Work to complete: All that is wanted is a word-for-word retyping of the lines from the one containing "Tanzania, site P12, 2014-01-07 20:19:21." through the end of the material below.

Excerpted data:
-------
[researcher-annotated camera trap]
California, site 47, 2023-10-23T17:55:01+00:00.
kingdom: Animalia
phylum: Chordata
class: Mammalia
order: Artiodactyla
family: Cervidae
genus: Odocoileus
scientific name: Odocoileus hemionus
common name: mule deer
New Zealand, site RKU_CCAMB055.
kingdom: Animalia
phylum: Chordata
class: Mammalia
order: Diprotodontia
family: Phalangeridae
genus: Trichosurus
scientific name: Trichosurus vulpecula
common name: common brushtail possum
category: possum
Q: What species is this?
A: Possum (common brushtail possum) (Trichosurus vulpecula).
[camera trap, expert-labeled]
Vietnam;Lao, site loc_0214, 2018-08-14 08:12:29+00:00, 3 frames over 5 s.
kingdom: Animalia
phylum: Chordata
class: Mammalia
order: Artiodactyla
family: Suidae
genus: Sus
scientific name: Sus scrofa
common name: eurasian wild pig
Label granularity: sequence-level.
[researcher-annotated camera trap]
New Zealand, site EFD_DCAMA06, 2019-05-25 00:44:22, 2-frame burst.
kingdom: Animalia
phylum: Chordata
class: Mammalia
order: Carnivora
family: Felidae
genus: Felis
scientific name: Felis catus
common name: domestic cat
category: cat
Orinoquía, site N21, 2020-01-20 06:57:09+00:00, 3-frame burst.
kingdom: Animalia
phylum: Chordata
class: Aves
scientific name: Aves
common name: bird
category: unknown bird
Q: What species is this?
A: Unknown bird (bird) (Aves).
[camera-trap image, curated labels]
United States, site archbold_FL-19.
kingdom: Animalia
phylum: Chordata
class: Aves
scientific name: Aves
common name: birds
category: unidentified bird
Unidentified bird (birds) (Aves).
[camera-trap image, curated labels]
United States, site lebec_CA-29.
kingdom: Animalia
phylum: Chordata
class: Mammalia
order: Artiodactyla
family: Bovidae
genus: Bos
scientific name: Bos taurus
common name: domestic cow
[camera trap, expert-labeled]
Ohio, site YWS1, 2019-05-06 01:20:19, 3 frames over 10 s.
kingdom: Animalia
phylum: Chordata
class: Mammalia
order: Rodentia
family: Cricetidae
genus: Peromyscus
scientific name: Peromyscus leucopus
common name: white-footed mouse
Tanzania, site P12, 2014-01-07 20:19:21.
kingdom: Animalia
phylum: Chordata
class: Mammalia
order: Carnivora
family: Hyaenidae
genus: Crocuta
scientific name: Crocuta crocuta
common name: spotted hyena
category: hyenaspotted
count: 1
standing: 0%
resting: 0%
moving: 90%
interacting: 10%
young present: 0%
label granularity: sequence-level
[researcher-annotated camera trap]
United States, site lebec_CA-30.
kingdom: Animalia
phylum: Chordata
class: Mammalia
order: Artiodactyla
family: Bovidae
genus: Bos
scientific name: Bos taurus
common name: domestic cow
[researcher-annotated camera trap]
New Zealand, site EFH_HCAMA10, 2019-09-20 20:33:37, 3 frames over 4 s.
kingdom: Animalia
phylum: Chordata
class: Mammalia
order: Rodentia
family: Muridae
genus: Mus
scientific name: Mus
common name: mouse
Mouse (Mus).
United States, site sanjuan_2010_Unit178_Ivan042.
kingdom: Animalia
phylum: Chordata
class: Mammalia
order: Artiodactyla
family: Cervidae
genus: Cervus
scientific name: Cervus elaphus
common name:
-------
Response for this exercise:
Tanzania, site P12, 2014-01-07 20:19:21.
kingdom: Animalia
phylum: Chordata
class: Mammalia
order: Carnivora
family: Hyaenidae
genus: Crocuta
scientific name: Crocuta crocuta
common name: spotted hyena
category: hyenaspotted
count: 1
standing: 0%
resting: 0%
moving: 90%
interacting: 10%
young present: 0%
label granularity: sequence-level
[researcher-annotated camera trap]
United States, site lebec_CA-30.
kingdom: Animalia
phylum: Chordata
class: Mammalia
order: Artiodactyla
family: Bovidae
genus: Bos
scientific name: Bos taurus
common name: domestic cow
[researcher-annotated camera trap]
New Zealand, site EFH_HCAMA10, 2019-09-20 20:33:37, 3 frames over 4 s.
kingdom: Animalia
phylum: Chordata
class: Mammalia
order: Rodentia
family: Muridae
genus: Mus
scientific name: Mus
common name: mouse
Mouse (Mus).
United States, site sanjuan_2010_Unit178_Ivan042.
kingdom: Animalia
phylum: Chordata
class: Mammalia
order: Artiodactyla
family: Cervidae
genus: Cervus
scientific name: Cervus elaphus
common name:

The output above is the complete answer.